I tried reading the guide on IFOEdit, but it didn't seem to indicate whether it can create MPEG-2 files from the VOB data. The guide on Maestro included the process as Step 1 of re-authoring a DVD, but didn't describe how to do it (I suppose Maestro owners are already gurus, right? ;) ) - it mentioned using Subrip, but I couldn't find any docs for that. As for the forums, the DVD authoring ones don't talk about starting with a DVD, and the rest seem to only talk about re-burning purchased movies and don't mention using DVD authoring packages. So if this is a dumb question, I'm sorry, but I really did try to figure it out on my own first. Thank you for any help you can give.

waldok
25th March 2003, 14:16
Once your DVD is authored, you can still use DVDDecrypter to demux all streams from it.
Then you'll get the m2V (mpeg 2 video files) and all sudio files corresponding to the streams you have.

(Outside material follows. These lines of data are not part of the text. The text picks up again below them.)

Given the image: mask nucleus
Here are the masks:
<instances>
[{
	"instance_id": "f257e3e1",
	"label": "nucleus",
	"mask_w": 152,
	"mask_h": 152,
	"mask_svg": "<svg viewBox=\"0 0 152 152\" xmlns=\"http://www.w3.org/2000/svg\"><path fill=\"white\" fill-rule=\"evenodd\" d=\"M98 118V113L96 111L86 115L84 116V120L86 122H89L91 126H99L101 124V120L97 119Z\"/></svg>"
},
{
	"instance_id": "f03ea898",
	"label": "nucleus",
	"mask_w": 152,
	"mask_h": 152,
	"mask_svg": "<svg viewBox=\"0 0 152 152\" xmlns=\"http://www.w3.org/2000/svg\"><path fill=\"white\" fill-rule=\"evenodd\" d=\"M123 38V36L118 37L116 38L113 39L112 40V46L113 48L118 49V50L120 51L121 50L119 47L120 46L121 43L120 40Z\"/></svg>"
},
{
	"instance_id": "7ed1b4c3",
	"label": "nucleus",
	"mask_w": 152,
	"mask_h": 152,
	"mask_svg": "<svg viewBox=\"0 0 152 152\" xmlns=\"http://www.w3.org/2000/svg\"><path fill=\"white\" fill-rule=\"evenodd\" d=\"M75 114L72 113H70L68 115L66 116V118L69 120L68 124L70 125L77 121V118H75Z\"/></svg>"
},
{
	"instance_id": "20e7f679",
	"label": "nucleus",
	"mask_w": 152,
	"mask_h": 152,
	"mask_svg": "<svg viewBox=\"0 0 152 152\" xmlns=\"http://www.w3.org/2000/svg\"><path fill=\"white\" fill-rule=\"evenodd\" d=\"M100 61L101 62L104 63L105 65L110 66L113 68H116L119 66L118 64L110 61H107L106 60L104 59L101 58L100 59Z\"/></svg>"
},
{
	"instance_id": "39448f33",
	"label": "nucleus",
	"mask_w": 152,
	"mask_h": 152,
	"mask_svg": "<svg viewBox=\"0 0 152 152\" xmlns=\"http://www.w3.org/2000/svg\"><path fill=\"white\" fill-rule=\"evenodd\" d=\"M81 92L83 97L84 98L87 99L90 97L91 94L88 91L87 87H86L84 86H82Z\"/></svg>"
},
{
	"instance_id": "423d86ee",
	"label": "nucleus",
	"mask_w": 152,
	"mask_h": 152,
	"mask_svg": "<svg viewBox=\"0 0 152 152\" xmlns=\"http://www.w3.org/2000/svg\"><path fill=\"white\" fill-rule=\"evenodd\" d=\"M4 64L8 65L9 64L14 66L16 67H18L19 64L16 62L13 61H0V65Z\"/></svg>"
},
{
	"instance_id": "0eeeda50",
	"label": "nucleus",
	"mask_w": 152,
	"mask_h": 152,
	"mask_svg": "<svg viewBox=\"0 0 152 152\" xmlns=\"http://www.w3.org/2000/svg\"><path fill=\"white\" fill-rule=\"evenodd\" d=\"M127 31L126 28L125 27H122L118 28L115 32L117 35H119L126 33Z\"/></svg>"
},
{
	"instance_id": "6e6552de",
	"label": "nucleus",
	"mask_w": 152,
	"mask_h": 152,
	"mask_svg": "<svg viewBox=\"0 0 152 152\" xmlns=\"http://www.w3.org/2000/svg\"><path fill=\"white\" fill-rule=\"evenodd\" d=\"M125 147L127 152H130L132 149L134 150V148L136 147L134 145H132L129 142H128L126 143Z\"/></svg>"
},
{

Have a look at DVDDecrypter.
You can also use the tool DoItFast4u, which will automate demuxing and generate all your demuxed streams at once.

Have fun.

Waldok:cool:

ellrick
25th March 2003, 14:38
Update: After I posted my question I kept digging on the site, and the guide for DVD Decrypter looked encouraging. So I downloaded it and tried it on a short stream on one of my DVDs. I selected the Demux option, and the resulting files seem to work. The M2V file was named {something-very-weird}.M2V, so that one was easy to figure out, but there was no .WAV file. There was, however, a .VOB file that was the right size to contain the audio, so I got bold and renamed it to .WAV. Voila - I was able to pull both files into DVDit.

Is this the easiest way (or one of the easiest ways) to do this? And are there any pitfalls to look out for, like when I try bigger files (this one was only 30 seconds, but some of my streams are over 45 minutes)? If the answers are yes (it's a good method) and no (no known problems), then I may have answered my own question, and the post will merely remain for some other confused soul. Time to reclaim my hard drive! :D

One more question, more specific to authoring software: I understand that DVDit! PE allowing storing of non-video files on the DVD along with video. Does that mean that when I upgrade to PE I will be able to store the DVDit project file on my master DVD (the copy I keep for myself) and be able to recreate the entire project from the data on the DVD itself (i.e. no need to keep any files on my hard disk unless I want to re-edit the streams themselves in Premiere)? Or am I missing something?

Addendum: Chuckle, chuckle - while I was writing that, you answered, and you receommended doing what I ended up trying anyway. Thanks for the prompt response, and for confirmation that I am on the right track.